> **Goal 1**: In the text on reincarnation, what percentage of Brazilians believed in reincarnation according to the 1978 Rede Globo poll?
> **Goal 2**: Reproduce the passage of the reincarnation text from "One field of" up to and including "chapters 13 and 14.", substituting "unprompted" for "spontaneous".
> **Goal 3**: Translate this sentence from the reincarnation text into Spanish: "A Gallup Poll in 2001 showed that 25 percent of Americans believed in reincarnation."

> **Supplied text**:
- - -
The third feature is the creation of Part III – Reincarnation in BAPS. This was deemed necessary to appreciate the amazing past life accounts of a six-year-old boy, Janmejay Sutaria, born in a BAPS family in Gujarat, India. After the first edition in 2009, his grandmother sent a letter to Swaminarayan Aksharpith about Janmejay’s past life recall. A few sadhus of BAPS, including the author, listened to his account on several occasions. Then it was decided to video record his accounts. He was then also taken to the mandirs where he claimed to have lived in the previous life. To appreciate his intriguing and compelling video accounts, they have been presented in dialogue form without editing, but omitting repetitious descriptions.
Another new inclusion is the case of five-year-old Parth Modi, who exhibits xenoglossy, speaking Hindi despite birth in a Gujarati family residing in Gujarat (see p. 76).
Ne questions sent by readers have been included in the FAQs. Finally, three new appendices have been added; 1. Prayashchitta, 2. Yogiji Maharaj’s parable on karma, 3. Bhakti riturals in daily living to combat karma.
One billion Hindus globally believe in karma and reincarnation. They constitute the largest number, followed by Buddhists. People of other traditions also believe in rebirth. There are some who do not follow any particular religion, yet still believe in reincarnation. In the West, people are increasingly charmed by this concept.
In 1978, a poll by the TV network Rede Globo found that 78 percent of Brazilians believed in reincarnation. A Gallup Poll in 2001 showed that 25 percent of Americans believed in reincarnation. According to a survey in 1997 in the UK, 24 percent believed in reincarnation. The Austrian scientist and thinker, Rudolf Steiner observes, “Just as an age was once ready to receive the Copernican theory of the universe [of the Earth revolving around the sun], so is our own age ready for the ideas of reincarnation and karma to be brought into the general consciousness of humanity.” Henry David Thoreau called the belief as “An instinct of the race”. Voltaire declared, “After all, it is no more surprising to be born twice than it is to be born once.”
One field of scientific research investigating reincarnation emerged in the late 1950s, whose subjects were children. Dr Ian Stevenson, the foremost researcher in this field, observed, “…The most promising evidence bearing on reincarnation seems to come from the spontaneous cases, especially among children.” His research in discussed in chapters 13 and 14.
- - -
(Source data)
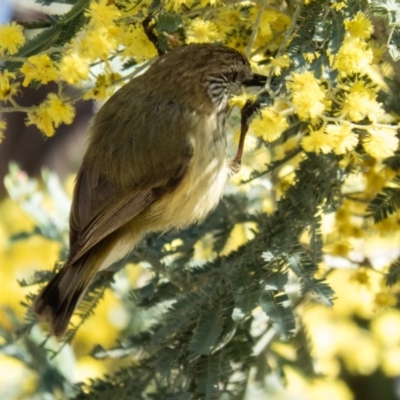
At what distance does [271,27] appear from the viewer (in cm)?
269

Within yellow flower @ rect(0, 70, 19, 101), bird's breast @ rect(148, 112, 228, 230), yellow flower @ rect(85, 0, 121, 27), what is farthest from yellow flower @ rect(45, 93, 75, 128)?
bird's breast @ rect(148, 112, 228, 230)

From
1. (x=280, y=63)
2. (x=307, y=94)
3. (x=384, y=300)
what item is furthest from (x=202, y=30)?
(x=384, y=300)

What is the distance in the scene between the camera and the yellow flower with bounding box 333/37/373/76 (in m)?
2.26

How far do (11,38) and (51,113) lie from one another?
262 millimetres

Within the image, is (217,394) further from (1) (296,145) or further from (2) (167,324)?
(1) (296,145)

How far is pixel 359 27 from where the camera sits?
2266mm

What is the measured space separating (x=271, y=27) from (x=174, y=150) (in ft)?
1.91

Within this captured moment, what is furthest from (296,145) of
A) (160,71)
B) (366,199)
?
(160,71)

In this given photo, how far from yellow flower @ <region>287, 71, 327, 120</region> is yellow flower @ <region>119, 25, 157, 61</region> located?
491 millimetres

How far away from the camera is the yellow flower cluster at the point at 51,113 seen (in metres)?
2.55

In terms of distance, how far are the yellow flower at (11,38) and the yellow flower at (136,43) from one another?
26cm

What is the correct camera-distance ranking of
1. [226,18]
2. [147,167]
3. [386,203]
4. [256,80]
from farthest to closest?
[147,167], [256,80], [386,203], [226,18]

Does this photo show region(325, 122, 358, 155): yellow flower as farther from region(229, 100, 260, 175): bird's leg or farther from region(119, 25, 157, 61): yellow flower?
region(119, 25, 157, 61): yellow flower

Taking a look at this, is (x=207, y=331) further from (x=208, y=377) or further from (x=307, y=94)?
(x=307, y=94)
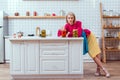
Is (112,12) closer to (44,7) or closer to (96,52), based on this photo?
(44,7)

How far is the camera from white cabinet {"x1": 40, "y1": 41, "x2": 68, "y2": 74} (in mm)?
4891

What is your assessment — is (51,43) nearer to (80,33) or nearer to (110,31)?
(80,33)

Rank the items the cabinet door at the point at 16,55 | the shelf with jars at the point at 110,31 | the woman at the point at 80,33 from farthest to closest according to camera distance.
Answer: the shelf with jars at the point at 110,31 < the woman at the point at 80,33 < the cabinet door at the point at 16,55

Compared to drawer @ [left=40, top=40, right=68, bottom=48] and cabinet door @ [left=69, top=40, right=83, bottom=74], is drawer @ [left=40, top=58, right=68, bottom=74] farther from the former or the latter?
drawer @ [left=40, top=40, right=68, bottom=48]

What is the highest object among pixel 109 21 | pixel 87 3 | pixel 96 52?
pixel 87 3

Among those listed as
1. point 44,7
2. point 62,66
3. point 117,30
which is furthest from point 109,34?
point 62,66

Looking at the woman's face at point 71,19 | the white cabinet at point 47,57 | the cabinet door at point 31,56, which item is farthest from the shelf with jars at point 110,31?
the cabinet door at point 31,56

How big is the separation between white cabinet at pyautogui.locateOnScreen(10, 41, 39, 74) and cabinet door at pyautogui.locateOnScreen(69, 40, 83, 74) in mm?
594

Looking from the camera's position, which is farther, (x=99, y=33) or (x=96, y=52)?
(x=99, y=33)

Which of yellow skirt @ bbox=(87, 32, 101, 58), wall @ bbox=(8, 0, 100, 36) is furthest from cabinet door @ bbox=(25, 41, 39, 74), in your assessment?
wall @ bbox=(8, 0, 100, 36)

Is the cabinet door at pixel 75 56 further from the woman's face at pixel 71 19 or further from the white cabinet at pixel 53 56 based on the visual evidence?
the woman's face at pixel 71 19

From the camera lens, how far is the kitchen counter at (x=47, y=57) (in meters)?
4.86

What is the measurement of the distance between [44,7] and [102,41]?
1761mm

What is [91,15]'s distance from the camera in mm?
7375
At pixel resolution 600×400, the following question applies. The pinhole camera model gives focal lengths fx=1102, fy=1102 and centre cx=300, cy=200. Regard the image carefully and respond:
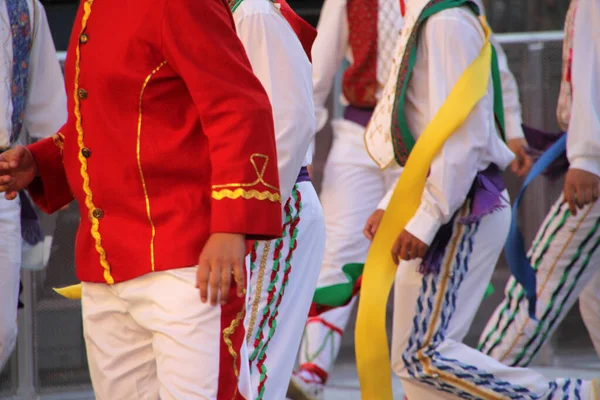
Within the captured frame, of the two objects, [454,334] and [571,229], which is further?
[571,229]

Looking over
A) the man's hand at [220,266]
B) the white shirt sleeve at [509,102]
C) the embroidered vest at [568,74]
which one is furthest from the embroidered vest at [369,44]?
the man's hand at [220,266]

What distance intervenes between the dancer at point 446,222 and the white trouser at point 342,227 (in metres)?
1.34

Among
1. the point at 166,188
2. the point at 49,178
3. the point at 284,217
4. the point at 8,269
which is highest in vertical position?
the point at 166,188

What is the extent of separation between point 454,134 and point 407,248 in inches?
16.3

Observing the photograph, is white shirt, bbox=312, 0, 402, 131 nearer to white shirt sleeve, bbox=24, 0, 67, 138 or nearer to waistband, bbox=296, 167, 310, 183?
white shirt sleeve, bbox=24, 0, 67, 138

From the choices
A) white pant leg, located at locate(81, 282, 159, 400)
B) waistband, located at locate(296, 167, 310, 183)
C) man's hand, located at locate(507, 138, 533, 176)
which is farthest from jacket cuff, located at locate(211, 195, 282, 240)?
man's hand, located at locate(507, 138, 533, 176)

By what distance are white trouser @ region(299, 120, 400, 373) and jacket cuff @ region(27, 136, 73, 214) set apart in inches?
99.0

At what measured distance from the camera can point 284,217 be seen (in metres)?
3.09

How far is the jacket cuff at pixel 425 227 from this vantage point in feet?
12.0

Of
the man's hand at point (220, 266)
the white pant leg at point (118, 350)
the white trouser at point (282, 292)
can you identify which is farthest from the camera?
the white trouser at point (282, 292)

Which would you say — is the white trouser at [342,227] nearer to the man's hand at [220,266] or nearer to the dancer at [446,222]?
the dancer at [446,222]

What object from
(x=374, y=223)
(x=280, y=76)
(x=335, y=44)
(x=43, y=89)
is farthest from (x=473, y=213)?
(x=335, y=44)

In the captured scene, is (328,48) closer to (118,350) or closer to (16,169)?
(16,169)

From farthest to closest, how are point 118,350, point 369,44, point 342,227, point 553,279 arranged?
- - -
> **Final answer 1**: 78 percent

> **Final answer 2**:
One field of scientific research investigating reincarnation emerged in the late 1950s, whose subjects were children. Dr Ian Stevenson, the foremost researcher in this field, observed, “…The most promising evidence bearing on reincarnation seems to come from the unprompted cases, especially among children.” His research in discussed in chapters 13 and 14.

> **Final answer 3**: Una encuesta de Gallup realizada en 2001 mostró que el 25 por ciento de los estadounidenses creía en la reencarnación.